The film does not take a position on whether psychic phenomena exist, the afterlife and ghosts or spirits, or whether there is even something concrete, or indeed measurable going on in these sessions apart from the medium client relationship at some basic emotional level. It does take sides. It is more concerned with understanding the reasons why people attend and become mediums and what goes on in the said rooms when the sessions take place.

A lot of what Wilson and editor cap Hannah Buck’s magic, is made through ellipses, word ‘defazas’ describe portions of meaning that are pauses crucial in conversation and in our line of thought and feelings. You hear clients state why they have come to see a medium, and there is a pause after this in order for the medium to understand the context, then there will be another pause after they pose questions and attempt to reach the spirit whom the client would like to speak to.

The emotion of clients and mediums could be considered as an expression of an art themselves. These days, any film would not waste such time and effort to merely observe spectators expressing their emotions unless it is accompanied by a brilliant close up of a movie’s star making an explosion of feelings or this scene revolves around one intense feeling. Such pieces of film do seem to return to the ‘original’ point of cringe-inducing close ups why were they (CUs) invented?

A medium who gets embarrassed during the session sessions reveals that his motivation stems from a need to link with something great.
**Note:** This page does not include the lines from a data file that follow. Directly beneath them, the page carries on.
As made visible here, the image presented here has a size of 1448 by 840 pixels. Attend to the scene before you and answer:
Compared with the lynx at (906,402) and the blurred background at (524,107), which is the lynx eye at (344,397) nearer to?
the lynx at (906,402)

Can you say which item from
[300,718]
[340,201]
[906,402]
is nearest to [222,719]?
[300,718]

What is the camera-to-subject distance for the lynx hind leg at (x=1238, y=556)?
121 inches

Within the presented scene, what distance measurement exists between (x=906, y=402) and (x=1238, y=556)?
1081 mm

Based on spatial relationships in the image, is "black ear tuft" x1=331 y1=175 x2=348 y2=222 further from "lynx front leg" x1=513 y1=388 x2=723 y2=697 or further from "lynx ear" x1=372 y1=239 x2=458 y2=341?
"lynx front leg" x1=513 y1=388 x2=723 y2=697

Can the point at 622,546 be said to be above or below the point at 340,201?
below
So is everybody.

Another interesting perception that comes out is that all mediums more or less have absorbed the narcissistic dimension of the personality and at the same time have a genuine altruistic and compassionate orientation. All of them seem to be truly concerned about their clients and about the clients’ problems and want to help resolve them. Certainly, it is always in the subconscious where the urge originates.

A pivotal element of the film is the plot that includes visits with a certain medium a writer, actor and a cinephile. His space is well, ‘chaos’ is probably an understatement. Messy. He knows it and is ashamed to the extent that he asks the cameramen not to turn the camera in the direction of his bedroom because it is worse than the other rooms that have been shown. One of his favorites is Salles’ Central Station where an older woman takes on a young boy who she tries to help, and he also likes an American movie Ordinary People. No matter how much he tries to elaborate on the two movies that he loves, it’s a painful subject for him and consequently he starts shedding tears. He’s damaged, the same way his patients are.
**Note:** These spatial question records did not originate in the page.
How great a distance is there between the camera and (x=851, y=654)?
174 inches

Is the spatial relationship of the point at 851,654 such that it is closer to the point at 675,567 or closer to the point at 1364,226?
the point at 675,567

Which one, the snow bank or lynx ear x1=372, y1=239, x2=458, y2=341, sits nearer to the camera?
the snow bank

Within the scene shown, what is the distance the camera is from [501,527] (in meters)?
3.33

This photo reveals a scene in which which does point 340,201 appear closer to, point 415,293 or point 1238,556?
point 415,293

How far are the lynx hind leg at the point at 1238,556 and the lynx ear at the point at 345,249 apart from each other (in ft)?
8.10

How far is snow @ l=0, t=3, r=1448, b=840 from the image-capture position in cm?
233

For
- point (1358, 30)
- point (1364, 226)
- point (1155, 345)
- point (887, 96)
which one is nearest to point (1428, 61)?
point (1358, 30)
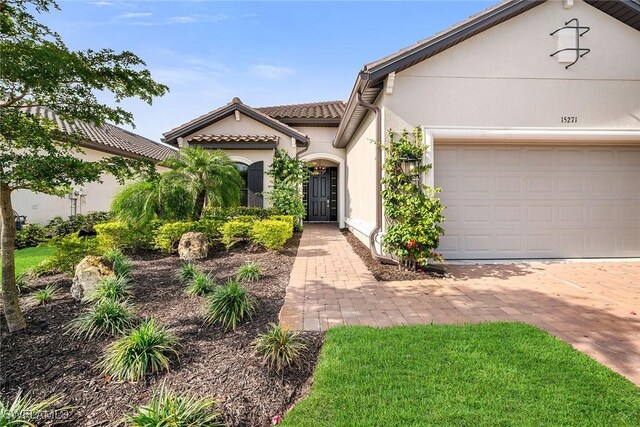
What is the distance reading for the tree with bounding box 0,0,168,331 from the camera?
313 centimetres

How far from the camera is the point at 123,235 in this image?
7852mm

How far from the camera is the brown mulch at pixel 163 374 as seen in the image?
2484 mm

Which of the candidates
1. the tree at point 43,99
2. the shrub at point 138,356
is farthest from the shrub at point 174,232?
the shrub at point 138,356

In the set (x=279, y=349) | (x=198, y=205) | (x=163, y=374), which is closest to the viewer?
(x=163, y=374)

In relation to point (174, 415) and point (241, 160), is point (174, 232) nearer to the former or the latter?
point (241, 160)

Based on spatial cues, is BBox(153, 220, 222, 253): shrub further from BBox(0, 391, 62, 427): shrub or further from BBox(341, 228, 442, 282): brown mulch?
BBox(0, 391, 62, 427): shrub

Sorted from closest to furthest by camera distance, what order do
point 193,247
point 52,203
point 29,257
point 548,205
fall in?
point 548,205
point 193,247
point 29,257
point 52,203

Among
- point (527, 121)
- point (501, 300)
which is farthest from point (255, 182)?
point (501, 300)

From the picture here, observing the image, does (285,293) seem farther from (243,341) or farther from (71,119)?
(71,119)

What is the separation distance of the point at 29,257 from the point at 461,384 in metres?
9.93

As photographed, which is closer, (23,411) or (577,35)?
(23,411)

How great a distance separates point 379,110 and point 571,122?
4111 mm

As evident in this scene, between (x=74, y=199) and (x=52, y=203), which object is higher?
(x=74, y=199)

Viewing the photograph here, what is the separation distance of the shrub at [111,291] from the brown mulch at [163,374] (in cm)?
24
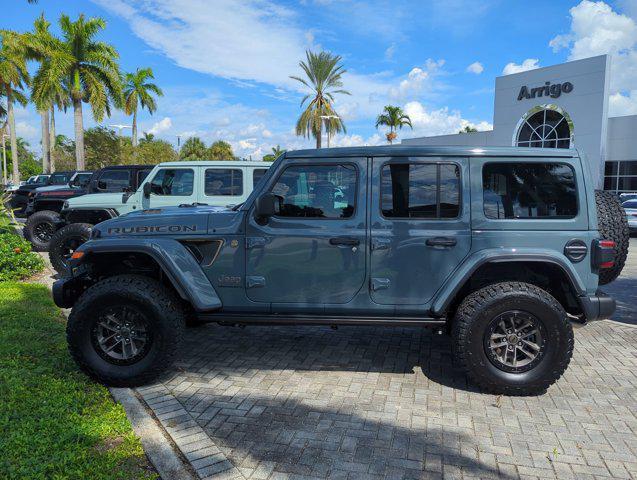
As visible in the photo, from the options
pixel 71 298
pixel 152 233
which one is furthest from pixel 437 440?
pixel 71 298

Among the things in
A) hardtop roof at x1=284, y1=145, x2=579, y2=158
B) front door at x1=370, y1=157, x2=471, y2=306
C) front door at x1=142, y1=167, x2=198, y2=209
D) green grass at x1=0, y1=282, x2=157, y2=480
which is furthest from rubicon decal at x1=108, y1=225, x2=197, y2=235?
front door at x1=142, y1=167, x2=198, y2=209

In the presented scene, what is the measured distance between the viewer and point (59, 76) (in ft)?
79.0

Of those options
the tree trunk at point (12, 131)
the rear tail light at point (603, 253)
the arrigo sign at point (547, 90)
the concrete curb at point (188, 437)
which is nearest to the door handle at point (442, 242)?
the rear tail light at point (603, 253)

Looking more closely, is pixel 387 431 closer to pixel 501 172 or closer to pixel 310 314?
pixel 310 314

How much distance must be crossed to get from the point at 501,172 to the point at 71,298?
3.80m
Everyone is in pain. Perhaps, this is the key message of the film. There is suffering in each and every one of us deep cut lonely wounds, scars that Don’t go away and it’s just about how much people can take before they lose themselves. This is made even more prominent in the last passage when all the mediums come together and talk about therapy in this group where they are able to network and discuss their work.

‘It’s not completely altruistic’, another medium informs. ‘As a matter of fact, there is no selflessness. Everyone is healed.’

Cinema is a medium, in both senses of the word bringing people closer to each other and to the dead.